The Royal Commission decided to join in and offer people the opportunity to get a more in-depth look at one of its online projects. Britain from Above is an online resource, made possible by the partnership of RCAHMW, RCAHM Scotland (RCAHMS) and English Heritage and is currently conserving, digitising and displaying images from the Aerofilms collection. The partnership, using money from the Heritage Lottery Fund bought the entire archive of Aerofilms Ltd, an aerial photography company that had been in operation from 1919 to 2006, and is currently working to preserve the very earliest part of the collection, 1919-1953.

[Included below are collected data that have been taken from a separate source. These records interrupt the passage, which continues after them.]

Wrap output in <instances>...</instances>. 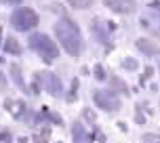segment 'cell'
<instances>
[{
  "label": "cell",
  "instance_id": "1",
  "mask_svg": "<svg viewBox=\"0 0 160 143\" xmlns=\"http://www.w3.org/2000/svg\"><path fill=\"white\" fill-rule=\"evenodd\" d=\"M55 36L61 42V47L68 51V55H72V57L80 55V51H82V36H80L78 25L74 23L72 19H68V17L59 19L55 23Z\"/></svg>",
  "mask_w": 160,
  "mask_h": 143
},
{
  "label": "cell",
  "instance_id": "2",
  "mask_svg": "<svg viewBox=\"0 0 160 143\" xmlns=\"http://www.w3.org/2000/svg\"><path fill=\"white\" fill-rule=\"evenodd\" d=\"M30 47H32L47 63L55 61L57 57H59V48H57V44L48 38L47 34H34L32 38H30Z\"/></svg>",
  "mask_w": 160,
  "mask_h": 143
},
{
  "label": "cell",
  "instance_id": "3",
  "mask_svg": "<svg viewBox=\"0 0 160 143\" xmlns=\"http://www.w3.org/2000/svg\"><path fill=\"white\" fill-rule=\"evenodd\" d=\"M11 25L15 27L17 32H28V30H32V27L38 25V15L34 13L32 8L21 7L11 15Z\"/></svg>",
  "mask_w": 160,
  "mask_h": 143
},
{
  "label": "cell",
  "instance_id": "4",
  "mask_svg": "<svg viewBox=\"0 0 160 143\" xmlns=\"http://www.w3.org/2000/svg\"><path fill=\"white\" fill-rule=\"evenodd\" d=\"M95 103L105 111H114V110L120 107L118 97L114 95V93H110V91H97L95 93Z\"/></svg>",
  "mask_w": 160,
  "mask_h": 143
},
{
  "label": "cell",
  "instance_id": "5",
  "mask_svg": "<svg viewBox=\"0 0 160 143\" xmlns=\"http://www.w3.org/2000/svg\"><path fill=\"white\" fill-rule=\"evenodd\" d=\"M91 27H93V34L99 38V42H103L108 48L112 47V36H110V32H108V27L103 25V21H101V19H93Z\"/></svg>",
  "mask_w": 160,
  "mask_h": 143
},
{
  "label": "cell",
  "instance_id": "6",
  "mask_svg": "<svg viewBox=\"0 0 160 143\" xmlns=\"http://www.w3.org/2000/svg\"><path fill=\"white\" fill-rule=\"evenodd\" d=\"M105 7H110L116 13H131L135 11V0H105Z\"/></svg>",
  "mask_w": 160,
  "mask_h": 143
},
{
  "label": "cell",
  "instance_id": "7",
  "mask_svg": "<svg viewBox=\"0 0 160 143\" xmlns=\"http://www.w3.org/2000/svg\"><path fill=\"white\" fill-rule=\"evenodd\" d=\"M42 80H44L47 91L51 93V95H55V97L61 95V82H59V78H57L55 74H44V76H42Z\"/></svg>",
  "mask_w": 160,
  "mask_h": 143
},
{
  "label": "cell",
  "instance_id": "8",
  "mask_svg": "<svg viewBox=\"0 0 160 143\" xmlns=\"http://www.w3.org/2000/svg\"><path fill=\"white\" fill-rule=\"evenodd\" d=\"M135 44L141 53H145V55H160V47L156 42H152V40H148V38H139Z\"/></svg>",
  "mask_w": 160,
  "mask_h": 143
},
{
  "label": "cell",
  "instance_id": "9",
  "mask_svg": "<svg viewBox=\"0 0 160 143\" xmlns=\"http://www.w3.org/2000/svg\"><path fill=\"white\" fill-rule=\"evenodd\" d=\"M72 133H74V143H87V133H84L80 122H76L72 126Z\"/></svg>",
  "mask_w": 160,
  "mask_h": 143
},
{
  "label": "cell",
  "instance_id": "10",
  "mask_svg": "<svg viewBox=\"0 0 160 143\" xmlns=\"http://www.w3.org/2000/svg\"><path fill=\"white\" fill-rule=\"evenodd\" d=\"M4 51H7V53H13V55H19V53H21V47H19V42H17L15 38H7Z\"/></svg>",
  "mask_w": 160,
  "mask_h": 143
},
{
  "label": "cell",
  "instance_id": "11",
  "mask_svg": "<svg viewBox=\"0 0 160 143\" xmlns=\"http://www.w3.org/2000/svg\"><path fill=\"white\" fill-rule=\"evenodd\" d=\"M68 2H70L74 8H87V7L93 4V0H68Z\"/></svg>",
  "mask_w": 160,
  "mask_h": 143
},
{
  "label": "cell",
  "instance_id": "12",
  "mask_svg": "<svg viewBox=\"0 0 160 143\" xmlns=\"http://www.w3.org/2000/svg\"><path fill=\"white\" fill-rule=\"evenodd\" d=\"M13 78H15V82L19 84V86H23V80H21V76H19V67H17V65H13Z\"/></svg>",
  "mask_w": 160,
  "mask_h": 143
},
{
  "label": "cell",
  "instance_id": "13",
  "mask_svg": "<svg viewBox=\"0 0 160 143\" xmlns=\"http://www.w3.org/2000/svg\"><path fill=\"white\" fill-rule=\"evenodd\" d=\"M95 78H99V80L105 78V72H103V67H101V65H97V67H95Z\"/></svg>",
  "mask_w": 160,
  "mask_h": 143
},
{
  "label": "cell",
  "instance_id": "14",
  "mask_svg": "<svg viewBox=\"0 0 160 143\" xmlns=\"http://www.w3.org/2000/svg\"><path fill=\"white\" fill-rule=\"evenodd\" d=\"M0 143H11V135L8 133H2L0 135Z\"/></svg>",
  "mask_w": 160,
  "mask_h": 143
},
{
  "label": "cell",
  "instance_id": "15",
  "mask_svg": "<svg viewBox=\"0 0 160 143\" xmlns=\"http://www.w3.org/2000/svg\"><path fill=\"white\" fill-rule=\"evenodd\" d=\"M124 65H127V67H131V70H133V67H137V63H135V61H131V59H127V61H124Z\"/></svg>",
  "mask_w": 160,
  "mask_h": 143
},
{
  "label": "cell",
  "instance_id": "16",
  "mask_svg": "<svg viewBox=\"0 0 160 143\" xmlns=\"http://www.w3.org/2000/svg\"><path fill=\"white\" fill-rule=\"evenodd\" d=\"M4 2H13V4H17V2H21V0H4Z\"/></svg>",
  "mask_w": 160,
  "mask_h": 143
}]
</instances>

The pictures have been conserved at the archive of English Heritage and their digitised forms are beginning to be made available online. So far the Britain from Above website has over 16,000 images, but by the end of the project, in 2014, all 95,000 images in this part of the collection will be able to be viewed by everyone free of charge.

The Britain From Above website successfully accessed.

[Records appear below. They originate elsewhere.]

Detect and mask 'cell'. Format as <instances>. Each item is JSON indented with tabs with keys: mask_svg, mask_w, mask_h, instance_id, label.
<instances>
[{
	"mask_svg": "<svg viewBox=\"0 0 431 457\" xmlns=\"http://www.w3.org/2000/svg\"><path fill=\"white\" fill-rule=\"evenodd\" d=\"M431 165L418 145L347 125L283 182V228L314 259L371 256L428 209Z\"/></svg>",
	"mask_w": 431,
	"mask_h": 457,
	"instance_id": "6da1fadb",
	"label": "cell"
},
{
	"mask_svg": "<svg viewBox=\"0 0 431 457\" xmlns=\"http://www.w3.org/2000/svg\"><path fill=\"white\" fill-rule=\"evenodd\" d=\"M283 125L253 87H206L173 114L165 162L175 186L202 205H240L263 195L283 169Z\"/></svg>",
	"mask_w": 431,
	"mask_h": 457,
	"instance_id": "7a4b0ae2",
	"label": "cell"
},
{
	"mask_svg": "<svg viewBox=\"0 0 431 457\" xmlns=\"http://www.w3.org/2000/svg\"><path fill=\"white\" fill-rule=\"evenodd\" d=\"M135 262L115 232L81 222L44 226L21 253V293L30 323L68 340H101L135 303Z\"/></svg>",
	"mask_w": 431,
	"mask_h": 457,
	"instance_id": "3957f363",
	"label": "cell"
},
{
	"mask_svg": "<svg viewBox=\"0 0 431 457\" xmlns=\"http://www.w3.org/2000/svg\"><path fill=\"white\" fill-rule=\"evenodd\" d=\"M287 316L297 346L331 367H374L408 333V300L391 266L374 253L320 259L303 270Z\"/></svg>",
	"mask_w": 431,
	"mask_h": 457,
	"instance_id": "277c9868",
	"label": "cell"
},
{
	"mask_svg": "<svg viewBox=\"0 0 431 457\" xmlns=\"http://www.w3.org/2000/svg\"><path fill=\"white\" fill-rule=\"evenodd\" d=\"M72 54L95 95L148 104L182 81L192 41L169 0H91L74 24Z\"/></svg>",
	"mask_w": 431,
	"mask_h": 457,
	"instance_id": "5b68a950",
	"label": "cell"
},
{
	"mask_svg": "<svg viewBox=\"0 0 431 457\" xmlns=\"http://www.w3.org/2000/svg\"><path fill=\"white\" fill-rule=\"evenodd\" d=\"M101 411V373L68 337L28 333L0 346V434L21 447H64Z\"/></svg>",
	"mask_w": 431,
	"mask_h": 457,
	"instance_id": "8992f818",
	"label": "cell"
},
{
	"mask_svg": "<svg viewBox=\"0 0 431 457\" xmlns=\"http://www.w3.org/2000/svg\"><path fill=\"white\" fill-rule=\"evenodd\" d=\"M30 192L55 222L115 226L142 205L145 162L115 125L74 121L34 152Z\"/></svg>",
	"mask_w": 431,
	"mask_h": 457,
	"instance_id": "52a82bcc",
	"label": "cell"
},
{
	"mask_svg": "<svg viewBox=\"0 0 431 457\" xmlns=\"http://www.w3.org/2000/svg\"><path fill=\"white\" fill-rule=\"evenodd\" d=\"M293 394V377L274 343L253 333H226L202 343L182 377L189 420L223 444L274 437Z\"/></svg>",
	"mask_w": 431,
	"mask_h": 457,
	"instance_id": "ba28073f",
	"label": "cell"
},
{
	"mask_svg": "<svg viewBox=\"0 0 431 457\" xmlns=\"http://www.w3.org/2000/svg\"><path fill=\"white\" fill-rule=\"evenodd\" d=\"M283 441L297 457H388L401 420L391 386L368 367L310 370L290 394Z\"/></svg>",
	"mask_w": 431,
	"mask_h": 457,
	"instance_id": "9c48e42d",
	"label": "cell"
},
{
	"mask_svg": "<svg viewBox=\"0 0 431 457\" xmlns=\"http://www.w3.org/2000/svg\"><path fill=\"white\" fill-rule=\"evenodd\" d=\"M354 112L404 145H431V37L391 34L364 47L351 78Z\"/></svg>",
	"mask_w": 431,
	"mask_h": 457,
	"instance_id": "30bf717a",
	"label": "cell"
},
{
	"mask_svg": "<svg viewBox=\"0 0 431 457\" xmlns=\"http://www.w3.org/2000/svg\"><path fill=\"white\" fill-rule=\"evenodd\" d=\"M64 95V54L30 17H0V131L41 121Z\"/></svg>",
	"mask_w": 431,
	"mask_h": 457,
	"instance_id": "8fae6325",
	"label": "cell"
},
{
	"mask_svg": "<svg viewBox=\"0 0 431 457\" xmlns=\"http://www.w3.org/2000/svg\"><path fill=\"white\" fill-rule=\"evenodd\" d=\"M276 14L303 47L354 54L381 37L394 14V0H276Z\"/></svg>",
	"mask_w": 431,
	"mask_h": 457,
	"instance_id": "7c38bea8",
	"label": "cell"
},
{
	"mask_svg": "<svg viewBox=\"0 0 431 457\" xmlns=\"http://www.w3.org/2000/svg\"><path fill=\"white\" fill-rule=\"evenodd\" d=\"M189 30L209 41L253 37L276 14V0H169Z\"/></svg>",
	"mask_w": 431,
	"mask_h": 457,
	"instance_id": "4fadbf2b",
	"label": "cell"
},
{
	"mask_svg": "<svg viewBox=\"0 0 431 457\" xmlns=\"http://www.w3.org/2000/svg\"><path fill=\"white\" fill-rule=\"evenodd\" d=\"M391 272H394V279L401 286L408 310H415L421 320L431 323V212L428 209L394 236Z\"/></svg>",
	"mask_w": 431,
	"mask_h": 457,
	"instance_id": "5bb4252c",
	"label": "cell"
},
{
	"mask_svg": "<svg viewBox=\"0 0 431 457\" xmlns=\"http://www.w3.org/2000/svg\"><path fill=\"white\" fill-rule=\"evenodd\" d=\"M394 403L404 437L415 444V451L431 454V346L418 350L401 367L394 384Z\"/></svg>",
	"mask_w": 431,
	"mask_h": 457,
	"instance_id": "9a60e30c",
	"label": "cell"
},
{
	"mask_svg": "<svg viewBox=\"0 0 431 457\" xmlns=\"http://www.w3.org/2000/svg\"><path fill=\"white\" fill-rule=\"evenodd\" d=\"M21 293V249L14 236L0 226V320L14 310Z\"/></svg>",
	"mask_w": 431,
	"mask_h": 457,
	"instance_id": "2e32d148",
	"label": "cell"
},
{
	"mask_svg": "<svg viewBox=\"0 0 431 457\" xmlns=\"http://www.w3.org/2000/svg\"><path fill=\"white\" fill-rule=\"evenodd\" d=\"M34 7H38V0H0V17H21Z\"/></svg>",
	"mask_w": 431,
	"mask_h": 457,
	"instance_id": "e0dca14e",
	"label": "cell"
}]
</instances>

Britain from Above is not just for looking at spectacular pictures though, the website is entirely interactive and all users are encouraged to take part, by commenting on images, identifying unlocated images and sharing any local knowledge and reminiscences.

The session on Friday was a taster of just how much the website has to offer. Beginning with a presentation about the project there was a detailed slide show, giving a step-by-step guide to how to use the website and get the most from it. All the features were demonstrated and discussed; showing just how much can be done on the site.

Ten people from the local community came along and joined in; each were given a pack of information about the website and the Royal Commission, including a copy of the step-by-step guide. Armed with a range of computers, from a library desktop to laptops and even an iPad, everyone launched into an exploration of the site. They were all impressed with the range of photographs available so far, especially some of the images of Aberystwyth hosted on the site, and particularly one of the National Library of Wales in 1932, long before it was surrounded by university buildings, this provoked a lively discussion. Visitors commented on how easy the site was to navigate and some people managed to find their home towns the way they had remembered them years previously. Keen to join in, the group made profiles, which enabled them to start accessing all the features  of the site, such as joining groups, commenting and deciding to ‘love’ images - the direct way to draw attention to your favourite image as it becomes part of the homepage show reel for a while!

Once visitors were satisfied they had got to grips with the website they were excited to show it off at home or in a library with other friends,  it was decided everyone had certainly earned their free tea and biscuits!

Discussions in the coffee room were full of what they wanted to find next and who they wanted to show the website off to first. Everyone agreed that it had been a very helpful session to get them acquainted with Britain from Above and they were  all certainly looking forward to exploring more heritage websites in the future.